= Texte source =
====
O vous qui croyez ! Agenouillez-vous, priez le Seigneur et faites le bien ; peut-être serez-vous heureux.

A Bâb al- Bahû apparaît une éclatante beauté.

L’artiste y mit son talent délicat dans le but et l’espérance.

Que Dieu nous accorde ainsi qu’aux musulmans sa satisfaction et ses faveurs !

La restauration en ayant été achevée, on a dit : le chronogramme est : bon guide.

O spectateur, que tes désirs soient satisfaits et qu’une juste récompense te soit accordée.

Cette porte, Bâb al-Bahû, est celle de la Mosquée des compagnons du prophète.
Dieu le bénisse chaque matin et chaque soir.

Elle eut besoin d’une réfection justifiée par un long usage.

Ainsi ornée, nous la daterons en disant avec raison : la belle porte a été remise à neuf.
Le chronogramme que comporte cette inscription donne la date de 1244 (18 juil.1828-2 juil.1829). Le prince qui régnait alors était Husain II (1824-1835 ap. J-C.).
Au-delà de la galerie narthex s’étend la salle de prière qui offre une forte impression d’humilité. Elle constitue un rectangle grand de 70,60 m de largeur et 37,50 m de profondeur. De tradition ommeyyade, elle est hypostyle et composée, à l’exemple de la mosquée du prophète à Médine, de dix sept nefs et de huit travées : Une travée de 6m plus large que les autres, qui longe le mur de la qibla et une nef axiale de 5,75 m se croisent pour former un dispositif en T. Leur point de rencontre détermine un carré sur lequel fut érigée la coupole du Mihrab.
====
[Entrées d'un jeu de données d'annotation]
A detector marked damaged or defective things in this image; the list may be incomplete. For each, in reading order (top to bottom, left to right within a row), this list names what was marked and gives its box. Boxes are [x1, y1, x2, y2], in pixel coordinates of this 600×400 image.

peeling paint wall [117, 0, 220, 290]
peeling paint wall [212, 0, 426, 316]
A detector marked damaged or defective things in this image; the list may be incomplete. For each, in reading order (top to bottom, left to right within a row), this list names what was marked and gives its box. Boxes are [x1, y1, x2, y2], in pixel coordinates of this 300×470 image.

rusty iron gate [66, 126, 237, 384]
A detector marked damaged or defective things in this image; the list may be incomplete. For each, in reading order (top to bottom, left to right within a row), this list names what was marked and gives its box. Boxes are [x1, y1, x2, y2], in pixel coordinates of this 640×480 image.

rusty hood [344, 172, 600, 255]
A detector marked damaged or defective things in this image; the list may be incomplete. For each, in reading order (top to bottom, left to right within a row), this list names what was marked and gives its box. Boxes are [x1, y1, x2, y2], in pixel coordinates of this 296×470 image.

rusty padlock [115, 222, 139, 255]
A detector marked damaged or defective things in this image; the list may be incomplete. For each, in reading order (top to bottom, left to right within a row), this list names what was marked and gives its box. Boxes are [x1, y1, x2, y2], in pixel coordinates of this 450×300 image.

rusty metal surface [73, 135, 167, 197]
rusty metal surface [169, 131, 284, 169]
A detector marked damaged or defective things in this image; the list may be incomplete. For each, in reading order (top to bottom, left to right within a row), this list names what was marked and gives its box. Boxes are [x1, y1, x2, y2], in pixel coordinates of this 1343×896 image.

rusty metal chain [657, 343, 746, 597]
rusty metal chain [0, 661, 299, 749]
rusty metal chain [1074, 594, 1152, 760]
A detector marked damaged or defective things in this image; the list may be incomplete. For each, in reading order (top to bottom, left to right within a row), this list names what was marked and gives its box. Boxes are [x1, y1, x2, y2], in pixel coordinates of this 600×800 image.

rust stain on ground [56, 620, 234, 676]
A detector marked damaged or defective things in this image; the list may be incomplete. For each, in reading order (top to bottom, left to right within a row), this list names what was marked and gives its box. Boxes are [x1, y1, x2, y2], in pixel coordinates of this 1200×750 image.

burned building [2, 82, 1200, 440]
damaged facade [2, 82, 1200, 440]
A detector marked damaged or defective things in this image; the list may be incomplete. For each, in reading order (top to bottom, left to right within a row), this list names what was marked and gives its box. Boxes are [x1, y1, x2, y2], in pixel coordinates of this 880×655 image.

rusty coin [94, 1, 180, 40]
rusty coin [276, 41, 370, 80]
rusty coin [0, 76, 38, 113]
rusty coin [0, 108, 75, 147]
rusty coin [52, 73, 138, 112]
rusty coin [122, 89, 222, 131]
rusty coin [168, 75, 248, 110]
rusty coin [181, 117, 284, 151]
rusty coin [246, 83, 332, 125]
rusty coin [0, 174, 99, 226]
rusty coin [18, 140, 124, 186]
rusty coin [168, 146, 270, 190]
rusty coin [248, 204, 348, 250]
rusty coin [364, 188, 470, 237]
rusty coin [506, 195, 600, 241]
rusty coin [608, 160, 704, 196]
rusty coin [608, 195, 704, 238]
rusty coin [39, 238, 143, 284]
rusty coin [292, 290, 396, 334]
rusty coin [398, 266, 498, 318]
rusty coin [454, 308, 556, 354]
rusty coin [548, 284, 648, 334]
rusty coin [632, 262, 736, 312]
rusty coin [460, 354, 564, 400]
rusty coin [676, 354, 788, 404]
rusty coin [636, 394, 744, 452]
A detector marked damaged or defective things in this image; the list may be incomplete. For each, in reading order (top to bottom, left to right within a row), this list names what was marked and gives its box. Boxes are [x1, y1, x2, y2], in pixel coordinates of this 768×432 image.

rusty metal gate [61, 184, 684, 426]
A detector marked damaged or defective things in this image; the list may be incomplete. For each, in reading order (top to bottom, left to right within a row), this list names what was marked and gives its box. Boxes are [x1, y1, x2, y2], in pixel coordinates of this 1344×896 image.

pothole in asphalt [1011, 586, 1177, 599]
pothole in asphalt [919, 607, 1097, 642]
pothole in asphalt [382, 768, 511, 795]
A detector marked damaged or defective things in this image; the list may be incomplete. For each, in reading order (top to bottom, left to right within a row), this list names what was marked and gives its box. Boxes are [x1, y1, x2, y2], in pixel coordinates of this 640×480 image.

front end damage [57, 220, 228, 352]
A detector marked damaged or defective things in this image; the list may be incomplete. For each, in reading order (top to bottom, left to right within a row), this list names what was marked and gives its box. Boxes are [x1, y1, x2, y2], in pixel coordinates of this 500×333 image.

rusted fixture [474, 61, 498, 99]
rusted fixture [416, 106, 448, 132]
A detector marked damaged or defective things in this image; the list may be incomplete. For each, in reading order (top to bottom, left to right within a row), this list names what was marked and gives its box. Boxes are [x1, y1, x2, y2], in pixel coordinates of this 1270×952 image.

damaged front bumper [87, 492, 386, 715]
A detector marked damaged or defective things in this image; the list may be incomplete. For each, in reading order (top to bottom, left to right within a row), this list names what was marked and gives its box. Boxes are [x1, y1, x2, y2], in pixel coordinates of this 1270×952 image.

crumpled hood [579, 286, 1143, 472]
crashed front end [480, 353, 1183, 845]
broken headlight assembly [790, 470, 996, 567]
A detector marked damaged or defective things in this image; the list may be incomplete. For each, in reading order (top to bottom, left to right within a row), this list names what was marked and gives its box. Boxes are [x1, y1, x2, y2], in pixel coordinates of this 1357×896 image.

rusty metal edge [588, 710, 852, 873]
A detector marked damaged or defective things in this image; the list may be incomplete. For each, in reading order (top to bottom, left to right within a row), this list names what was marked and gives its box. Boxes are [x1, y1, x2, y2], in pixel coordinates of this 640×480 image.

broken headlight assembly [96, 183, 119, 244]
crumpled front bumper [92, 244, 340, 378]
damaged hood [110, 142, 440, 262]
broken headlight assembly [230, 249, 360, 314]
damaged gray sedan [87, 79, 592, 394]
====
= Exercices =
• A. Reproduisez à l'identique le passage du texte source qui va de « O spectateur, que » jusqu'à « et chaque soir. » inclus.
• B. Veuillez recopier sans aucun changement les lignes du listing, de la ligne contenant « this 450×300 image. » jusqu'à la ligne contenant « rusty metal chain [1074, 594, 1152, 760] » incluse, et seulement celles-ci.

= Solutions ci-dessous =
• A.
O spectateur, que tes désirs soient satisfaits et qu’une juste récompense te soit accordée.

Cette porte, Bâb al-Bahû, est celle de la Mosquée des compagnons du prophète.
Dieu le bénisse chaque matin et chaque soir.

• B.
A detector marked damaged or defective things in this image; the list may be incomplete. For each, in reading order (top to bottom, left to right within a row), this list names what was marked and gives its box. Boxes are [x1, y1, x2, y2], in pixel coordinates of this 450×300 image.

rusty metal surface [73, 135, 167, 197]
rusty metal surface [169, 131, 284, 169]
A detector marked damaged or defective things in this image; the list may be incomplete. For each, in reading order (top to bottom, left to right within a row), this list names what was marked and gives its box. Boxes are [x1, y1, x2, y2], in pixel coordinates of this 1343×896 image.

rusty metal chain [657, 343, 746, 597]
rusty metal chain [0, 661, 299, 749]
rusty metal chain [1074, 594, 1152, 760]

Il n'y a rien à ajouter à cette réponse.